• **Exercise prompt**
Rewrite the rows from the line holding "How large is the gap" through the last line of the rows, inclusive, swapping "wicker basket" for "rattan basket" and leaving everything else unchanged.
▬▬▬▬▬▬
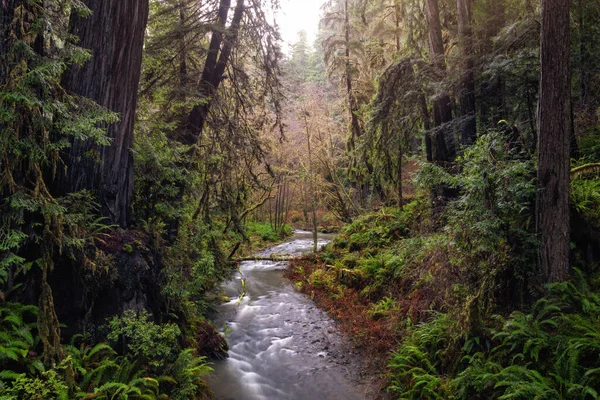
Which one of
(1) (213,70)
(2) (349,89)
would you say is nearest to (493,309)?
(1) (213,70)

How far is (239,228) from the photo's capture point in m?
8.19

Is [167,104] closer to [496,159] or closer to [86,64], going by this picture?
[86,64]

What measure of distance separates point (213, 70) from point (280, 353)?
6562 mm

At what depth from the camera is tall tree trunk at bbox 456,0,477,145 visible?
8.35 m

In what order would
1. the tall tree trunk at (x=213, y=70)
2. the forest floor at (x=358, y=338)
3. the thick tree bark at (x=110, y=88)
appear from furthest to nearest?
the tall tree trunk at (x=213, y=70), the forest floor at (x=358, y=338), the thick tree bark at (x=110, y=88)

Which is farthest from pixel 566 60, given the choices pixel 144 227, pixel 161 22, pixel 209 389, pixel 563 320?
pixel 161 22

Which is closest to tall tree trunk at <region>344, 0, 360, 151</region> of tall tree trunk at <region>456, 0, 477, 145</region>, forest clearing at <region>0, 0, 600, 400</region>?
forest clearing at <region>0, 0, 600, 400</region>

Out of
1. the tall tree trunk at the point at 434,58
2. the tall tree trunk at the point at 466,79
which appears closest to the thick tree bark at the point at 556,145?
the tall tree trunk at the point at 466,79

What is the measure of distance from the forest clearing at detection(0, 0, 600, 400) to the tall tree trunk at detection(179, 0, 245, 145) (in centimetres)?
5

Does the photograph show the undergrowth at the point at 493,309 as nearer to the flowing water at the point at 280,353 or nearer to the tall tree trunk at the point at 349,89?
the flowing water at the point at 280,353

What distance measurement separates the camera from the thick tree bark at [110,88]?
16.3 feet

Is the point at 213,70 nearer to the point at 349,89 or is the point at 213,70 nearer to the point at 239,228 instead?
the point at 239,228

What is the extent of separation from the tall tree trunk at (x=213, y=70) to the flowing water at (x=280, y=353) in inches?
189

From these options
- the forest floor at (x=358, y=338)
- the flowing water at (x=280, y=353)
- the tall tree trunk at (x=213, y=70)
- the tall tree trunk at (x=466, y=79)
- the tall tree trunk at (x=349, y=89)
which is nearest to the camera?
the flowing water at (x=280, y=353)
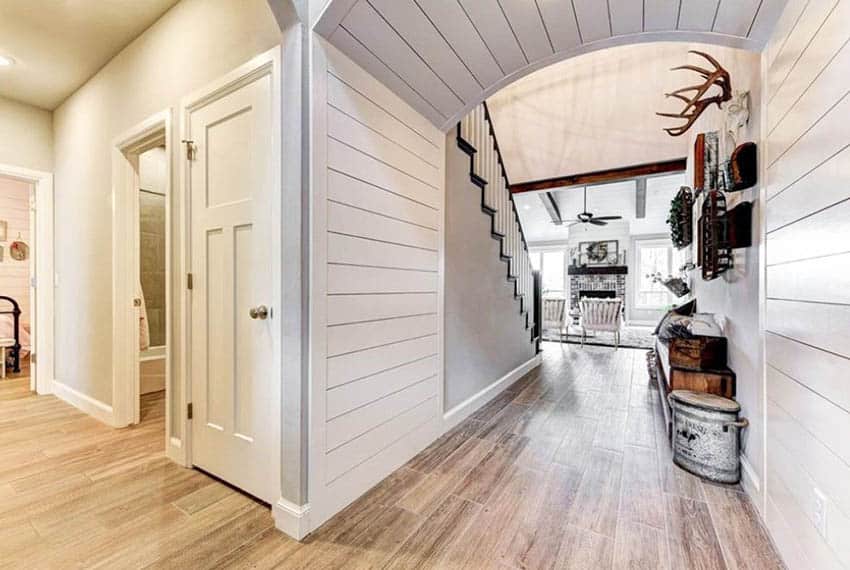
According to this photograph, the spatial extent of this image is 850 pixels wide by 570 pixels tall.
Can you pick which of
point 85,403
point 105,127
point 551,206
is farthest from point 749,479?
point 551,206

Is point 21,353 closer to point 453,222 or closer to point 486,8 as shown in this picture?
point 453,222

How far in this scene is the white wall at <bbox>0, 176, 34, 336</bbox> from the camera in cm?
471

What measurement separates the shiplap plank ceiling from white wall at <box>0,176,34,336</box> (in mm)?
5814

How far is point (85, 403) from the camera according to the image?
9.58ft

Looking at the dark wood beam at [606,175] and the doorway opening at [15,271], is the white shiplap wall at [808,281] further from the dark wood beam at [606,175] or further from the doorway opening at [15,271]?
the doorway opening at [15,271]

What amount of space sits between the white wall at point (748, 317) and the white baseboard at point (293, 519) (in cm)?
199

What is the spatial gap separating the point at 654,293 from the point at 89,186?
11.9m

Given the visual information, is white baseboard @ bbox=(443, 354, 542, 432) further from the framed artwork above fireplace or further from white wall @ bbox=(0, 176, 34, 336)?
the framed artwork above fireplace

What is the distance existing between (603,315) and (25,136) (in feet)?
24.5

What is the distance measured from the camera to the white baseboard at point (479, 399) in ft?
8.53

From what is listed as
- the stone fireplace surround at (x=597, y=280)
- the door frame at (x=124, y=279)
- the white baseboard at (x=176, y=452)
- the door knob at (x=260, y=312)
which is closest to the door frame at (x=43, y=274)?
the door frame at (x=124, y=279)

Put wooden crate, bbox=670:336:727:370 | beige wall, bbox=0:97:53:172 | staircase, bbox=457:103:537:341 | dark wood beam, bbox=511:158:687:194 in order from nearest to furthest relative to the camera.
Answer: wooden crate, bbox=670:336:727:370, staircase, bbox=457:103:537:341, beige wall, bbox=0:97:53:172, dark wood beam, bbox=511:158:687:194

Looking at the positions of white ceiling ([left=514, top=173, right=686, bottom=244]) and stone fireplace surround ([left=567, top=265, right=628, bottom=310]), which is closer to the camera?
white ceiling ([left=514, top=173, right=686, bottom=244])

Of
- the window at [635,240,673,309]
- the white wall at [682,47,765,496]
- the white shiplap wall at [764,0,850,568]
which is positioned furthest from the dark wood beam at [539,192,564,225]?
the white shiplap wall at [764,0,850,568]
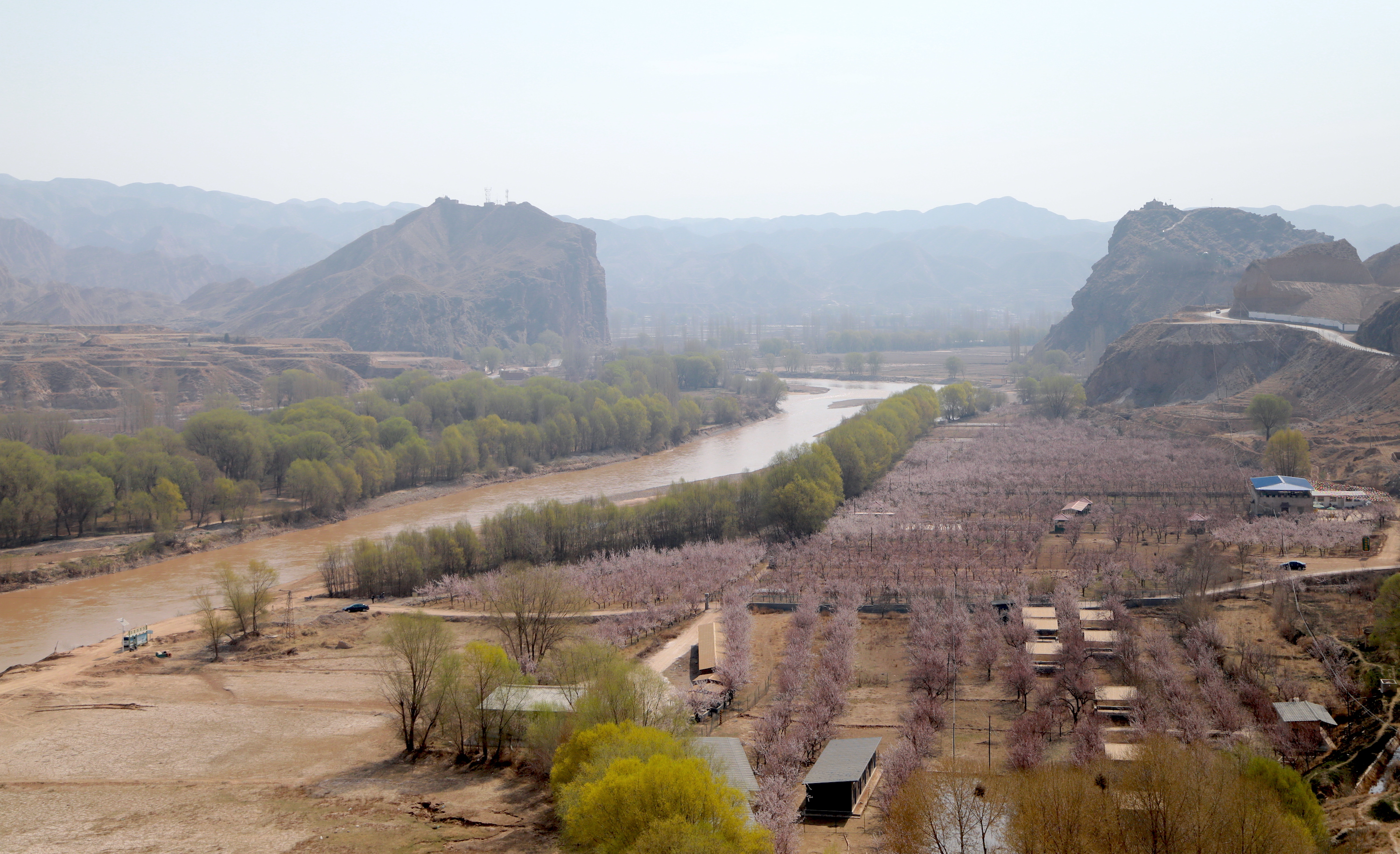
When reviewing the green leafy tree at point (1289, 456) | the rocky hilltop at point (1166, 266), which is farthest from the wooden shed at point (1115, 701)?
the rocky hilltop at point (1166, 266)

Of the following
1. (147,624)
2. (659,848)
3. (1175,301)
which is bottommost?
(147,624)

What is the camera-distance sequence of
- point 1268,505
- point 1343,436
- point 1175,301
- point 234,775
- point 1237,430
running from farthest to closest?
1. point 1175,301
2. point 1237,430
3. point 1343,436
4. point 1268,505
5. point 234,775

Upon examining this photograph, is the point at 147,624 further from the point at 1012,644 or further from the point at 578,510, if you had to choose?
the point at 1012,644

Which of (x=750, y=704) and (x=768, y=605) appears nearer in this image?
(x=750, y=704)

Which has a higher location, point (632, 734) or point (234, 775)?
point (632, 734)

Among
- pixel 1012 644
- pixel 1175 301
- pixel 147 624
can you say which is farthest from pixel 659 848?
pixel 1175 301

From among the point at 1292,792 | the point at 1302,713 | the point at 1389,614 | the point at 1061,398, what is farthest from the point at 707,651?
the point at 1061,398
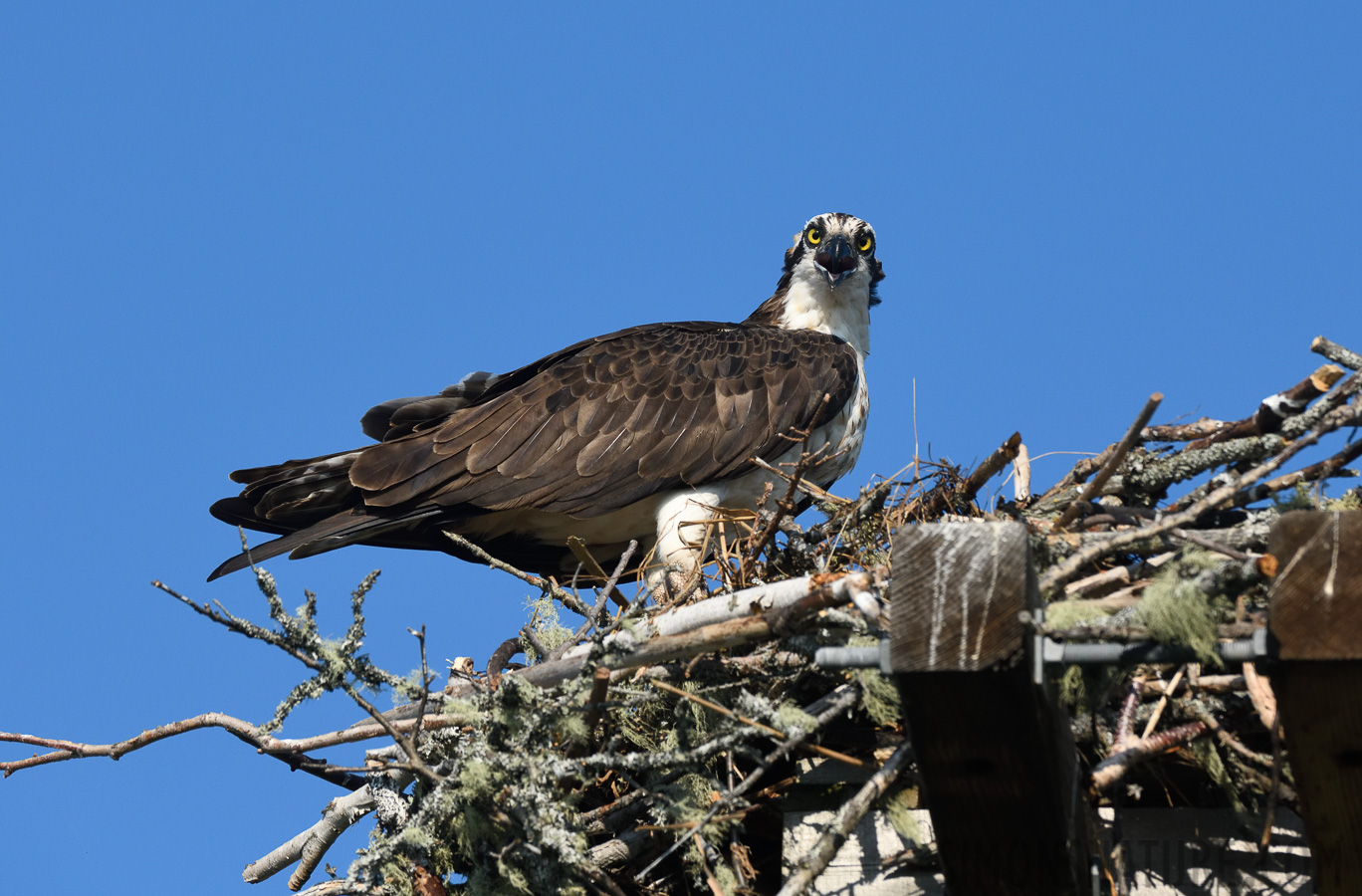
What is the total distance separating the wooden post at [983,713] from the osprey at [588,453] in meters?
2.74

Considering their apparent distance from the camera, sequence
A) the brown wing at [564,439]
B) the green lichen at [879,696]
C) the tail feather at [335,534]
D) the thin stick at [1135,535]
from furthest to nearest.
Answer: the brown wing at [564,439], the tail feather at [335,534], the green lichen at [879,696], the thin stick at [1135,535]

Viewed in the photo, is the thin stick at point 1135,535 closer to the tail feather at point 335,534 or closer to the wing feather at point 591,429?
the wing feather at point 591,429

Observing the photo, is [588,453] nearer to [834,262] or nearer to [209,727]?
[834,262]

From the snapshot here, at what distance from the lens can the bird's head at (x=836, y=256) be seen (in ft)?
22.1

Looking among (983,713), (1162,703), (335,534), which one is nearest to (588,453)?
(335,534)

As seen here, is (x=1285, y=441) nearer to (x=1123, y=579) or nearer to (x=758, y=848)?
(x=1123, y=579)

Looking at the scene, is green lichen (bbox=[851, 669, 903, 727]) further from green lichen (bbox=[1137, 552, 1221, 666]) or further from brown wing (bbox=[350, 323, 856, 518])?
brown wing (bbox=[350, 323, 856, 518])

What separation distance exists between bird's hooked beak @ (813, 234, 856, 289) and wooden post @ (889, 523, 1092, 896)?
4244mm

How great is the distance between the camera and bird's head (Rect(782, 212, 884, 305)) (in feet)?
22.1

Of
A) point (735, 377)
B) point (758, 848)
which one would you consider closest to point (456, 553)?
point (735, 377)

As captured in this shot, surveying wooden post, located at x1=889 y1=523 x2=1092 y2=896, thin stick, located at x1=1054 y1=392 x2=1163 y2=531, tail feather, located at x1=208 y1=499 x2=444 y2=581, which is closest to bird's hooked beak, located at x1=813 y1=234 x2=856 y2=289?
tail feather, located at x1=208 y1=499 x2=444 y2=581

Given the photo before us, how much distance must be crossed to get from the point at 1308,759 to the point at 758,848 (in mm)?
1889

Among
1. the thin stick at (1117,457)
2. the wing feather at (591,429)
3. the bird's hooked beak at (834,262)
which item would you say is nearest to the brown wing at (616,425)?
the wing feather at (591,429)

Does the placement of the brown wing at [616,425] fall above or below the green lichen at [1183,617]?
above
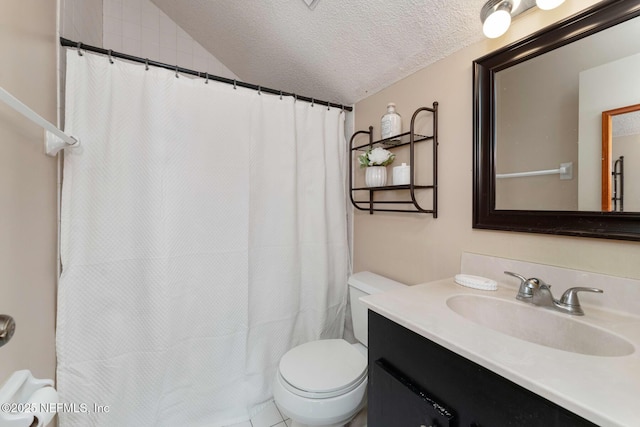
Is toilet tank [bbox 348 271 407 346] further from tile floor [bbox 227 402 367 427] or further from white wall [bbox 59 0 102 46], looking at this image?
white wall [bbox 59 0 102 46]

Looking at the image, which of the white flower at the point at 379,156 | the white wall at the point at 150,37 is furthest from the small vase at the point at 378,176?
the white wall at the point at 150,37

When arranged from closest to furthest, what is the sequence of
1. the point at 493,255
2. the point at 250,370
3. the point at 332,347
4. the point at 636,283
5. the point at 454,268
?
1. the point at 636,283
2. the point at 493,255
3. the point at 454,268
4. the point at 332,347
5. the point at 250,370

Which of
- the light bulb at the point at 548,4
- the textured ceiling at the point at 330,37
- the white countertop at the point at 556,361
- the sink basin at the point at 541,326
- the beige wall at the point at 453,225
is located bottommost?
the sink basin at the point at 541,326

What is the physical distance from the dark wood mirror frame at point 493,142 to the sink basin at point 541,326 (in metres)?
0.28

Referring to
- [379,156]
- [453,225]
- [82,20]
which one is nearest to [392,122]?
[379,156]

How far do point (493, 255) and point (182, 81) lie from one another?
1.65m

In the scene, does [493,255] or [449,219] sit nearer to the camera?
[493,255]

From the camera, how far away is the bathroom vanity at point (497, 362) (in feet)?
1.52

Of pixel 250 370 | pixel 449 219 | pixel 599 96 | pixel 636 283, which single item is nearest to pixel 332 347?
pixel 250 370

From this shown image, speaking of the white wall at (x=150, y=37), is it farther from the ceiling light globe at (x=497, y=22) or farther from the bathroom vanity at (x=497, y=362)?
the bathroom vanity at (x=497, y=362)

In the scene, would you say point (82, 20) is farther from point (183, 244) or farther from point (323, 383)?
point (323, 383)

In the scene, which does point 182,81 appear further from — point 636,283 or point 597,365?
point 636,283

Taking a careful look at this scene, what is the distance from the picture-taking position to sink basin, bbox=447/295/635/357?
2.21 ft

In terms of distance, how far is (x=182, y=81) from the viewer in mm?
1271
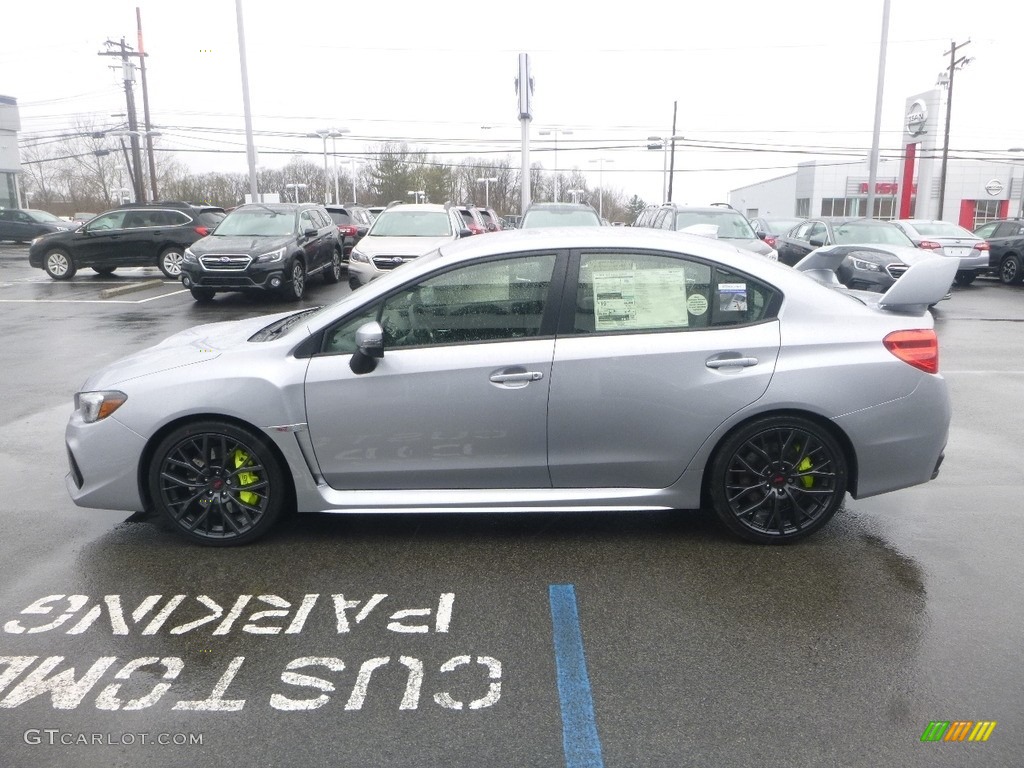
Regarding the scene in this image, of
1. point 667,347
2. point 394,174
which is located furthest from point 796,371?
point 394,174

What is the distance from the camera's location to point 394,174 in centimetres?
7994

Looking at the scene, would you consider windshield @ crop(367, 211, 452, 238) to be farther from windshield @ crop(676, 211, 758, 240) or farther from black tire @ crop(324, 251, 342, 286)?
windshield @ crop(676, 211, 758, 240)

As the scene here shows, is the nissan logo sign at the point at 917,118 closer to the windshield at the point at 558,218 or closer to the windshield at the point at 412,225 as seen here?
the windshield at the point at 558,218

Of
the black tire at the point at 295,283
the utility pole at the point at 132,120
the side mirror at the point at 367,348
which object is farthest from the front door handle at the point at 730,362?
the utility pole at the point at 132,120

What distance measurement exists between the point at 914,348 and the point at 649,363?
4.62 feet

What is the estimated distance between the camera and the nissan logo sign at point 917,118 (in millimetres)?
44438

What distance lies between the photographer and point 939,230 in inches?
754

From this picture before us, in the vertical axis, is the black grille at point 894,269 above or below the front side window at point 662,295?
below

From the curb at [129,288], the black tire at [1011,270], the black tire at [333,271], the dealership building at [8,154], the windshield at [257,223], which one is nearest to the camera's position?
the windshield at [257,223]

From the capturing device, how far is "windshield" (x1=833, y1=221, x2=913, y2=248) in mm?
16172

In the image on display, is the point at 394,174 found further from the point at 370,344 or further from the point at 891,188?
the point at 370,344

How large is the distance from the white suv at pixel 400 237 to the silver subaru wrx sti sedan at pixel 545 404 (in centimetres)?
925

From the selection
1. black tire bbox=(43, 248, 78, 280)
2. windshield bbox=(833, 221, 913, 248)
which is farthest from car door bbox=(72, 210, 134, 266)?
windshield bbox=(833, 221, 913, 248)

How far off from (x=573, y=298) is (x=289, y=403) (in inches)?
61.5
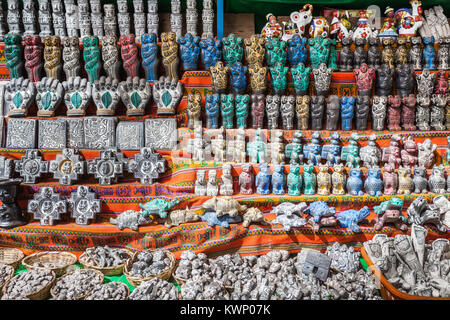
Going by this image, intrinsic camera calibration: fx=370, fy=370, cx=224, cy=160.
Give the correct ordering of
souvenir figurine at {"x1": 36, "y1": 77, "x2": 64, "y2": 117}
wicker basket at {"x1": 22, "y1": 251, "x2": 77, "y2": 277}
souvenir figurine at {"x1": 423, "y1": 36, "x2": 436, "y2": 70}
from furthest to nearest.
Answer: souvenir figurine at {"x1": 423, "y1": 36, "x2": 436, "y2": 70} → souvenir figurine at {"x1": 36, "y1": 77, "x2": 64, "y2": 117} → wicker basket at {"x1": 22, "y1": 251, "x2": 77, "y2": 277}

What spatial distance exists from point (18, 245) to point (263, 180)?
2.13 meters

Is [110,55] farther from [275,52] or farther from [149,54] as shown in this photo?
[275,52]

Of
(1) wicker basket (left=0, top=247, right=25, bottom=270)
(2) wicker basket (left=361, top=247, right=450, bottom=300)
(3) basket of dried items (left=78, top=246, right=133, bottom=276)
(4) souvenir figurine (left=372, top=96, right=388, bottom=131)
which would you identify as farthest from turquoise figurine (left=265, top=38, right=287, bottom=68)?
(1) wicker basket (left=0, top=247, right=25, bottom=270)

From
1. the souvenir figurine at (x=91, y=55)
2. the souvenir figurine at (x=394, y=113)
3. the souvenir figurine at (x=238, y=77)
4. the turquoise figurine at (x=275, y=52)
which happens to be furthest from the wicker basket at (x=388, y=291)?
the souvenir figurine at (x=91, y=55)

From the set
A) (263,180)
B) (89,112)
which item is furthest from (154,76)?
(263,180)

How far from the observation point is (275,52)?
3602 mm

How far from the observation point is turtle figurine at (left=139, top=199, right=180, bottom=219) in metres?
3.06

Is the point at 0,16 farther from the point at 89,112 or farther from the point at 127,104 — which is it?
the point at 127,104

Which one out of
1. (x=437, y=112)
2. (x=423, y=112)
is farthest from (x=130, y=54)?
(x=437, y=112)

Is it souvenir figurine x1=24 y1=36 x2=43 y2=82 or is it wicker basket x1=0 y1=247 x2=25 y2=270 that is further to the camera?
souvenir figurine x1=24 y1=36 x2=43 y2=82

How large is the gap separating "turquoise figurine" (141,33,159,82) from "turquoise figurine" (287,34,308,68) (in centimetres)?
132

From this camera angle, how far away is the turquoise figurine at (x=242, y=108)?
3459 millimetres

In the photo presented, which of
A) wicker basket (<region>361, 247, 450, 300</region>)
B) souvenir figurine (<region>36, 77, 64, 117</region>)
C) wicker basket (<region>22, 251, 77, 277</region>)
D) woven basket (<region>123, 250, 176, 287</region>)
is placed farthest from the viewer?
▬▬▬▬▬▬
• **Result**
How large is the gap separating "turquoise figurine" (141,33,159,82) from "turquoise figurine" (287,34,308,68) (in centimetres)?
132

From this camera angle, how far away is the turquoise figurine at (x=242, y=108)?
3459 millimetres

In the photo presented, which of
A) rattan basket (<region>361, 247, 450, 300</region>)
B) souvenir figurine (<region>36, 77, 64, 117</region>)
C) rattan basket (<region>22, 251, 77, 277</region>)
D) woven basket (<region>123, 250, 176, 287</region>)
is placed farthest from the viewer?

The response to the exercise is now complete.